Matching the Trolley to the Job

TAWI Electric Lifting Trolleys

The TAWI trolleys are compact, battery-powered lifters that raise, move and lower loads with push-button control, and they lift, tilt, turn and rotate. They come in three models, which makes choosing simple:

  • Classic, up to 250kg. The versatile all-rounder for everyday lifting of boxes, crates, reels and drums.
  • Lightweight, up to 60kg. Compact and highly manoeuvrable, for small goods and narrow aisles.
  • Stainless steel, up to 250kg. A hygienic, corrosion-resistant build for food, pharma and cleanroom environments.
  • You can see the TAWI trolley options on the main lifting trolley page.

    Torros Multilift Trolleys

    The Torros Multilift trolleys are robust screw-lift machines, available in steel or wash-down stainless steel, with quick-change tooling. You can move them by manual push, drive-assist joystick or tiller drive, so they suit both light foot traffic and longer runs across a site. We supply the Torros mini stacker range, with the Multilift 80kg and the Multilift 150kg as the core models. Heavier capacities exist in the range, so if you need to lift more than 150kg, ask and we will spec it.

    EP 500 Roll Handling Clamp

    For rolls specifically, the EP 500 roll handling clamp is a 500kg hydraulic clamp and core gripper that attaches to a stacker or an existing heavy-duty trolley. It is the tool to reach for when reels get too heavy for a standard trolley. If reels and rolls are your main load, it is worth reading our wider guide to roll and reel handling alongside this.

    Electric, Manual or Hydraulic?

    A common question, and the answer is that it depends on the model. TAWI trolleys are battery electric. Torros Multilift trolleys use a screw lift with either manual or powered movement. The EP 500 is a hydraulic clamp. So you are not choosing one technology over another, you are picking the drive that suits your load weight and your workspace.

    Safety and OHS Act Compliance

    Manual lifting and handling remain a leading cause of injury in South African operations, and a trolley that holds the load at a safe working height removes a large part of that risk. Used properly, mobile lifting equipment supports your duties under the Occupational Health and Safety Act (Act 85 of 1993) and the Ergonomics Regulations to control manual handling risk for your team. It is a practical, visible step that protects people and keeps the line moving.
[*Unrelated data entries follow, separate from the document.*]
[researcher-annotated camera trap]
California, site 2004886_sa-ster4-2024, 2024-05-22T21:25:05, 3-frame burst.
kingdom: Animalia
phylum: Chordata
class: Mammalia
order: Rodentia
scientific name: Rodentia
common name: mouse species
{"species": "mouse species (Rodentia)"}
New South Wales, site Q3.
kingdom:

    Getting the Right Lifting Equipment for Your Operation

    SCHE supplies TAWI and Torros lifting trolleys, matched and tooled to your loads, your movements and your workspace. If you are not sure which trolley or which tool fits your job, our product specialist Raymond Seef can work it through with you based on your goods and your workflow. Use the enquiry form to request expert help and we respond within one business day.
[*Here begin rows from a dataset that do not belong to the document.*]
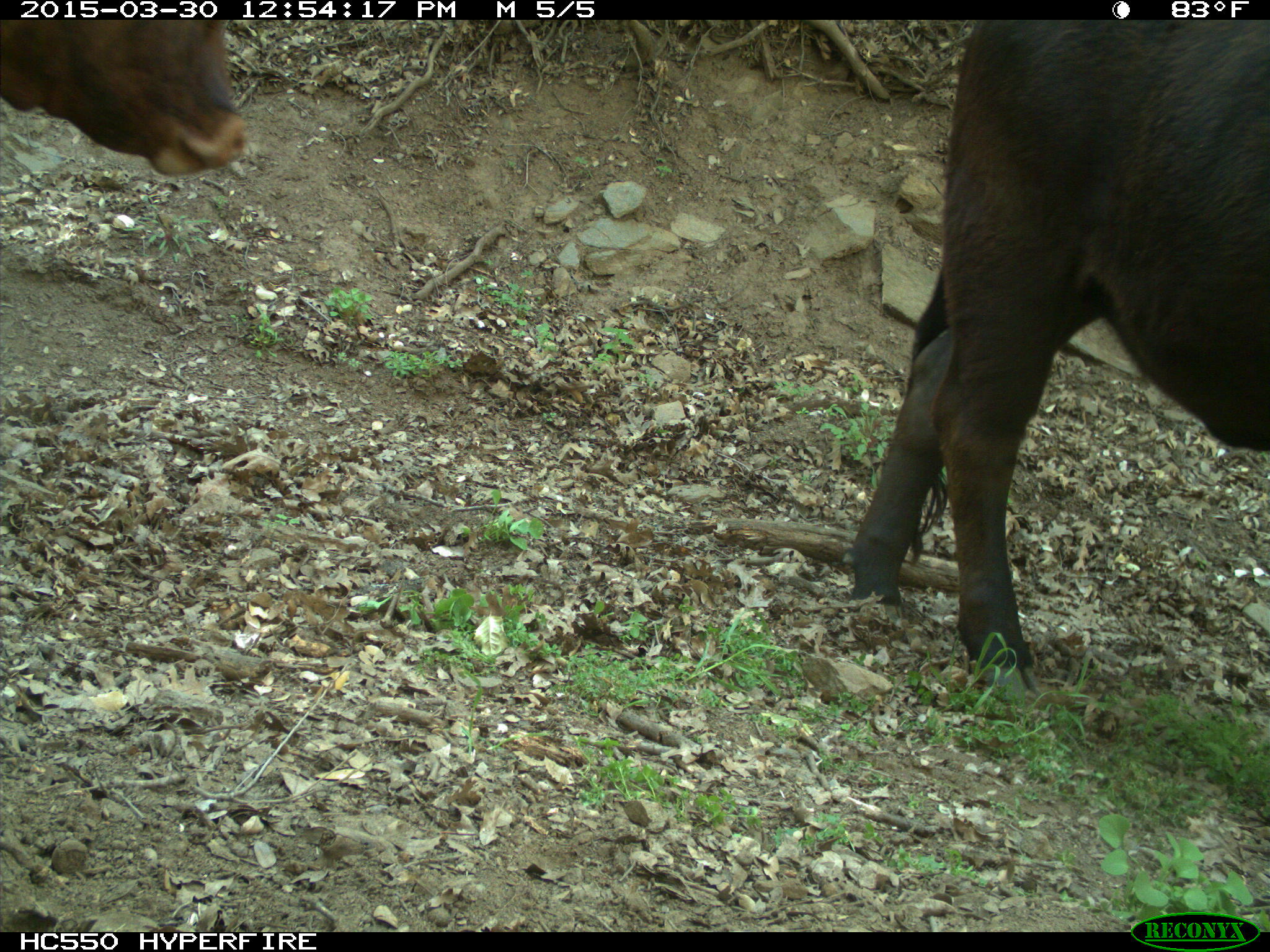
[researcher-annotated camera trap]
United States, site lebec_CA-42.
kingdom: Animalia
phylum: Chordata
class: Mammalia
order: Artiodactyla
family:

    Frequently Asked Questions

    What is a lifting trolley used for? It lifts, moves, lowers and often tilts or turns awkward loads like reels, drums, boxes and crates, so your team does not have to handle them by hand. It is the flexible end of mobile lifting equipment, suited to tight spaces where forklifts cannot go.

    How much can a lifting trolley lift? The everyday trolleys lift up to about 250kg. Lighter models handle around 60kg for small goods, and specialist tools such as the EP 500 roll clamp reach 500kg. Heavier capacities are available on request.
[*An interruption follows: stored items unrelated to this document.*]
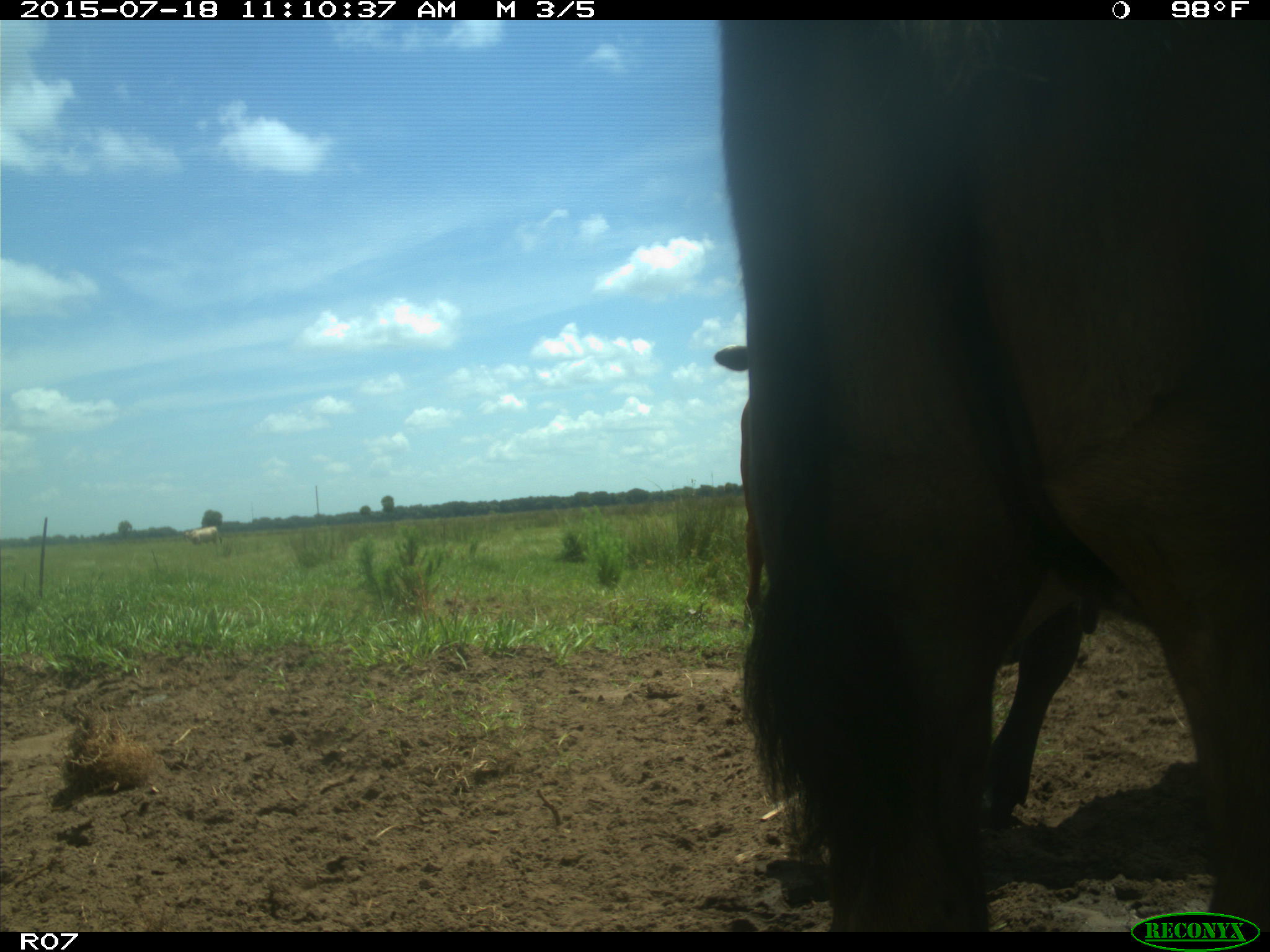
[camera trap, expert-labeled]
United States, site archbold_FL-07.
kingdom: Animalia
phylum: Chordata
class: Mammalia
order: Artiodactyla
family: Bovidae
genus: Bos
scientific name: Bos taurus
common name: domestic cow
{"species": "Bos taurus (domestic cow)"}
    Can a lifting trolley tilt and turn a reel or drum? Yes. The right trolley and tool will tilt a reel from vertical to horizontal for mounting on a machine axis, and tip a drum or crate to empty it, with no physical effort from the operator.

    What is the difference between TAWI and Torros trolleys? TAWI trolleys are battery-electric lifters in classic, lightweight and stainless steel models. Torros Multilift trolleys are screw-lift machines with manual or powered movement. Which suits you depends on your loads, your environment and how far the trolley needs to travel.

    Do lifting trolleys help with OHS compliance? They help. By presenting loads at a safe working height, they reduce the manual handling that the OHS Act and Ergonomics Regulations require you to control. They are one part of a wider safe system of work.